On the week that many countries are commemorating VE Day, including Russia, the UK, France and Poland, Germany’s Parliament is planning to hold a commemorative parliamentary session for reflection on the end of the war. Members of Parliament will reflect on the new beginning that Germany had once the Nazis had been thrown from power, as well as the end to war.
Almost 90% of Germans now view the end of World War Two as a liberation from Nazism, while around 10% still call it a defeat. But that figure has fallen over the last 10 years, when it stood at around 35% of Germans calling the end of the war a defeat.
Among the commemoration ceremonies taking place, Germany’s Chancellor Angela Merkel has attended a ceremony at the site of the Dachau concentration camp just outside of Munich and she has also attended the commemoration ceremonies in Moscow. Other German ministers are attending services around Europe, including in the former city of Stalingrad in Russia, which is now known as Volgograd.
Over the years German perception of the war has changed. On the 40th anniversary commemorations of the end of the war in 1985, Germany’s then President Richard von Weizsaecker’s made a comment about the end of the war was a day of liberation for the German people.
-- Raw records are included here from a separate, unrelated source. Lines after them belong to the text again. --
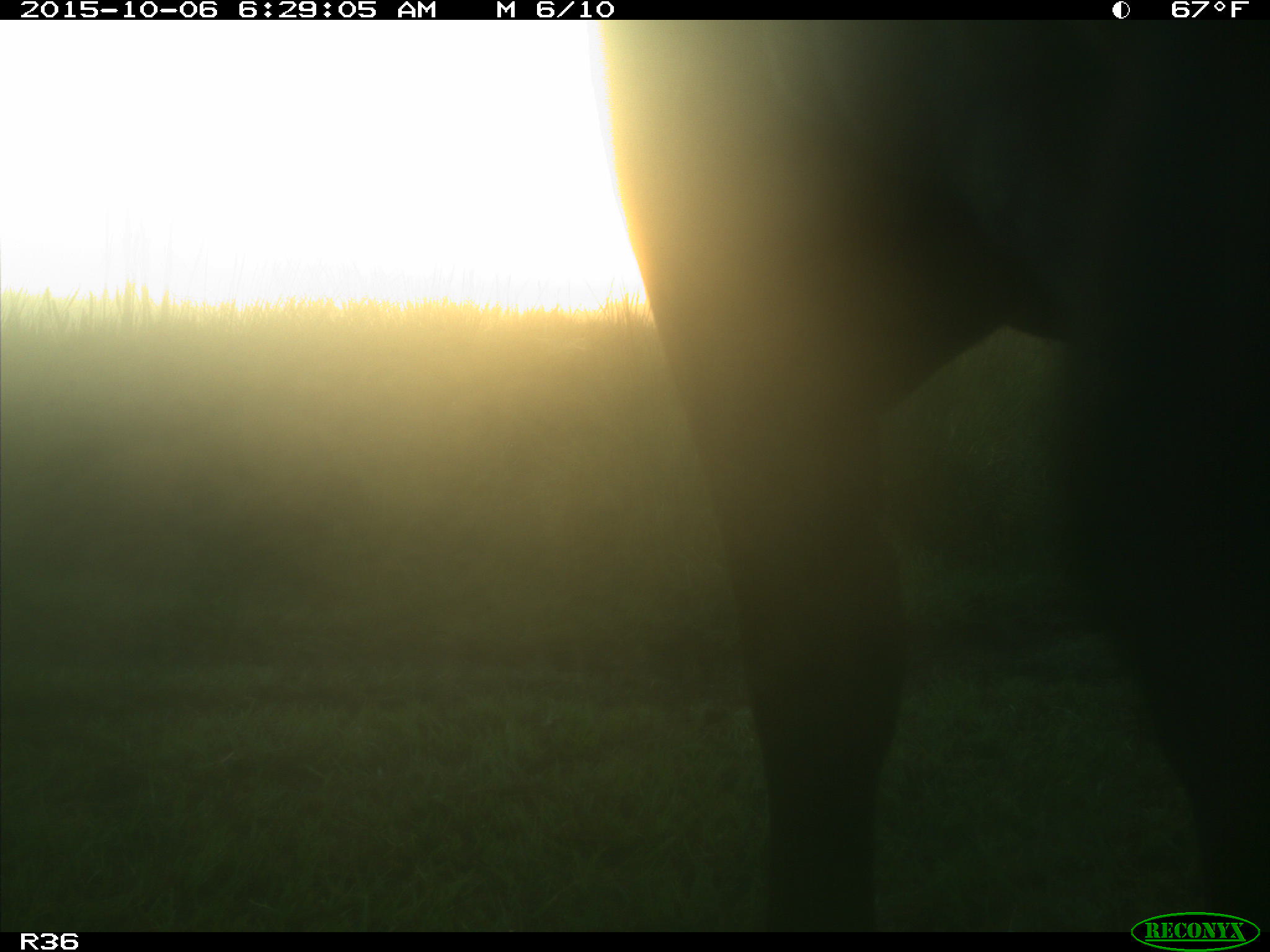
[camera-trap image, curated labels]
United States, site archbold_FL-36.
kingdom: Animalia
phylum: Chordata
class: Mammalia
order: Artiodactyla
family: Bovidae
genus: Bos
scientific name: Bos taurus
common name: domestic cow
Bos taurus (domestic cow).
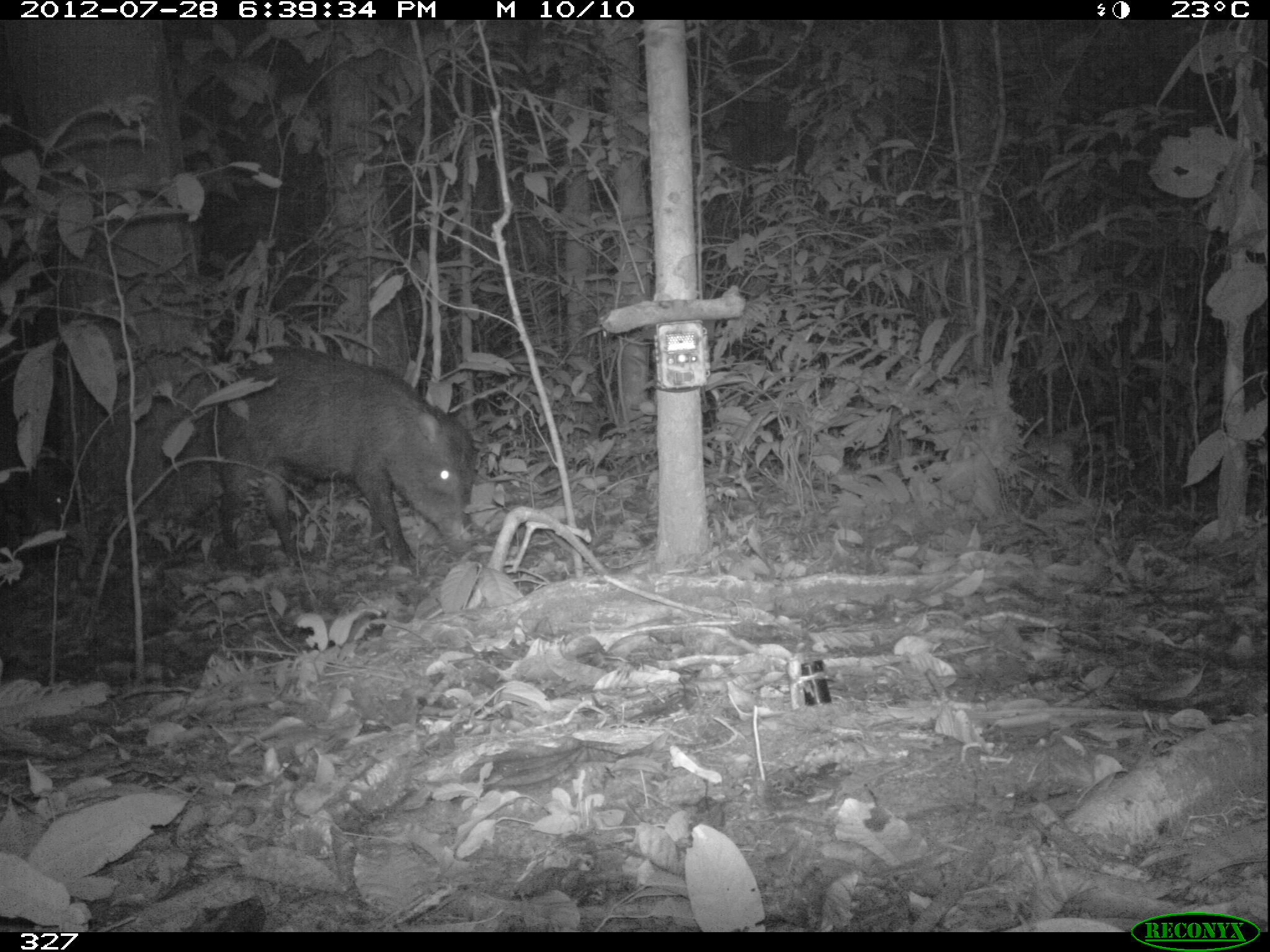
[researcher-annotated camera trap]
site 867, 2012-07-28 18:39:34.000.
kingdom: Animalia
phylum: Chordata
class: Mammalia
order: Artiodactyla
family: Tayassuidae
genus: Tayassu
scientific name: Tayassu pecari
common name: white-lipped peccary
Tayassu pecari (white-lipped peccary).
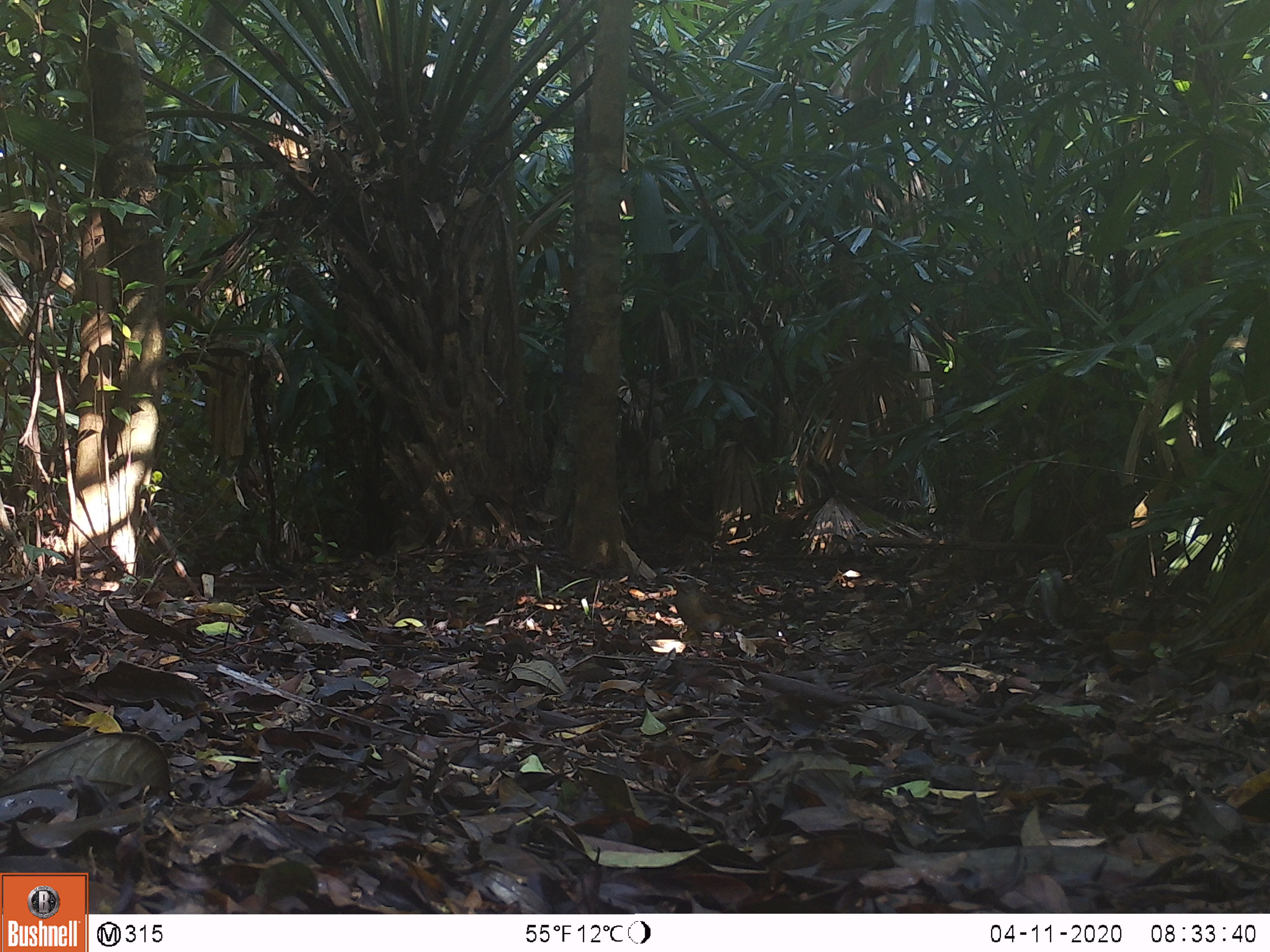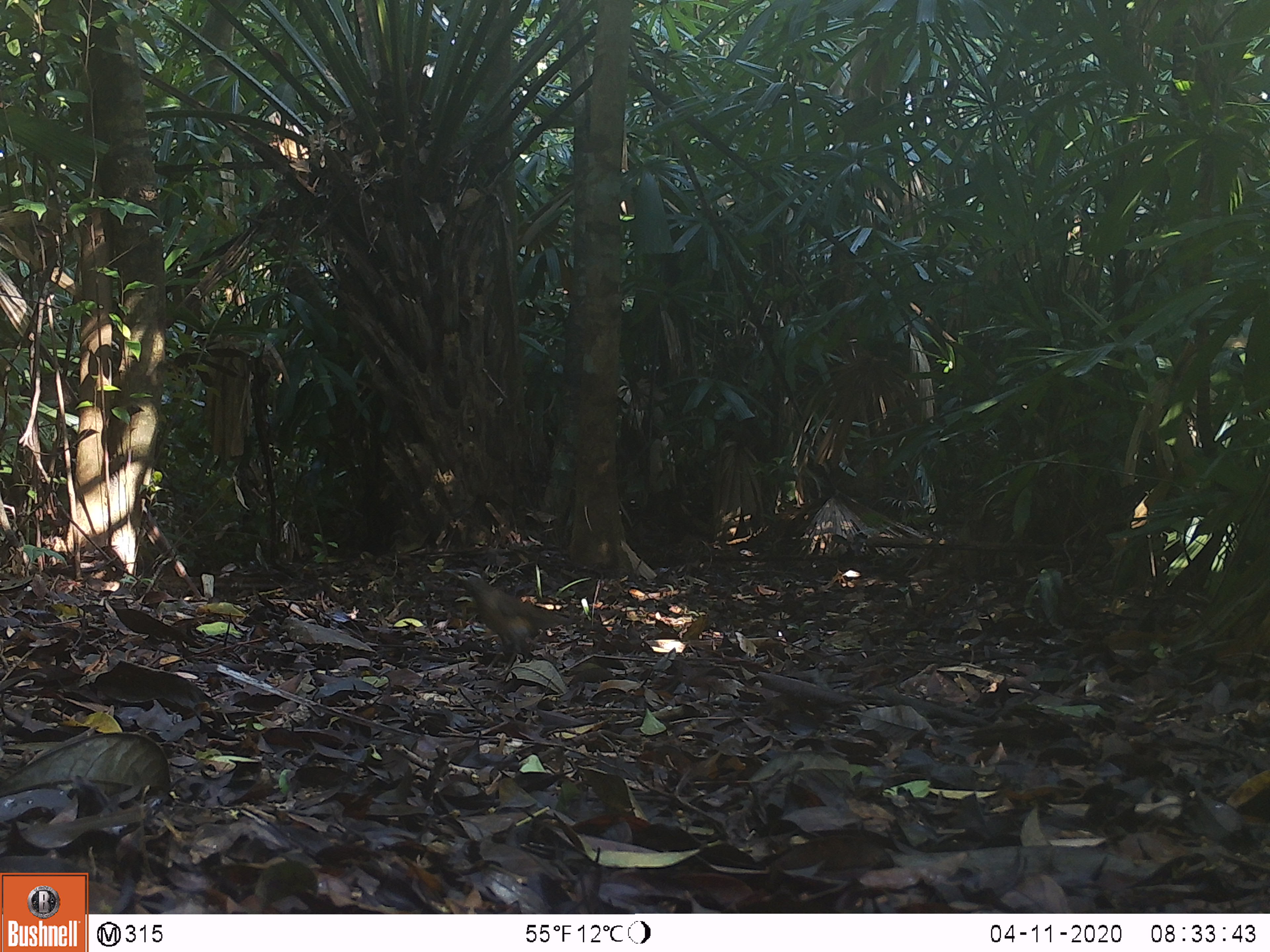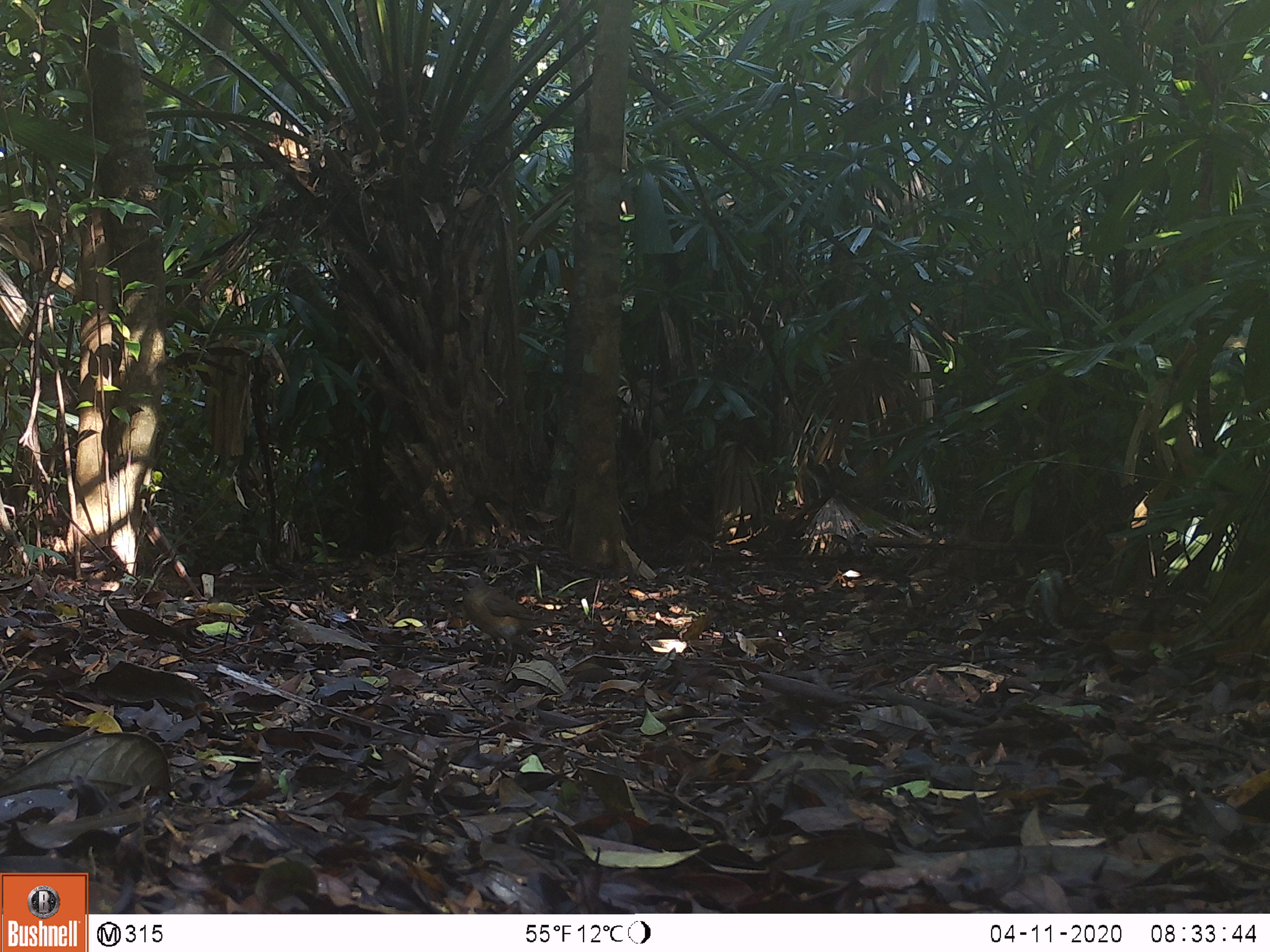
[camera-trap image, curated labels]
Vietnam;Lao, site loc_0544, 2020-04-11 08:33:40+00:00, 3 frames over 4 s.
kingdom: Animalia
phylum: Chordata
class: Aves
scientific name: Aves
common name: bird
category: unidentified bird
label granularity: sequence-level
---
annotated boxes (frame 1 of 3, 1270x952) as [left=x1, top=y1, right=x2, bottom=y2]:
unidentified bird: [left=664, top=571, right=742, bottom=663]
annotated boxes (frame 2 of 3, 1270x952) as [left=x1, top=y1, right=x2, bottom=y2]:
unidentified bird: [left=441, top=567, right=573, bottom=682]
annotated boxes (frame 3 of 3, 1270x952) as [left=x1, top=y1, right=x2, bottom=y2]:
unidentified bird: [left=442, top=565, right=557, bottom=674]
This comment has stuck with the German people from that day onwards.
Twenty years later at the 60th anniversary commemorations, Germany’s Chancellor at the time, Gerhard Schroeder, named those who had attempted to assassinate Hitler as heroes. This ensured that they would never retain the label of traitors, which the Nazis had given them.
Angela Merkel has this week delivered a video message online, and reiterated that current and future generation had to continue the healing process in a sensitive way. She said that Germany had to take responsibility for what it did when the Nazis were in power, the Fox News reports.
Meanwhile, German President Joachim Gauck has been paying tribute to the Soviet soldiers who liberated Germany. He said that this was regardless of the Cold War and the separation of East and West Germany that followed the end of World War Two.
Historians believe that World War Two will continue to play a central role in Germany’s perception of itself and to the outside world. They suggest that it will remain ever etched into the country’s history, just as the French Revolution has in France or the Civil War in the United States.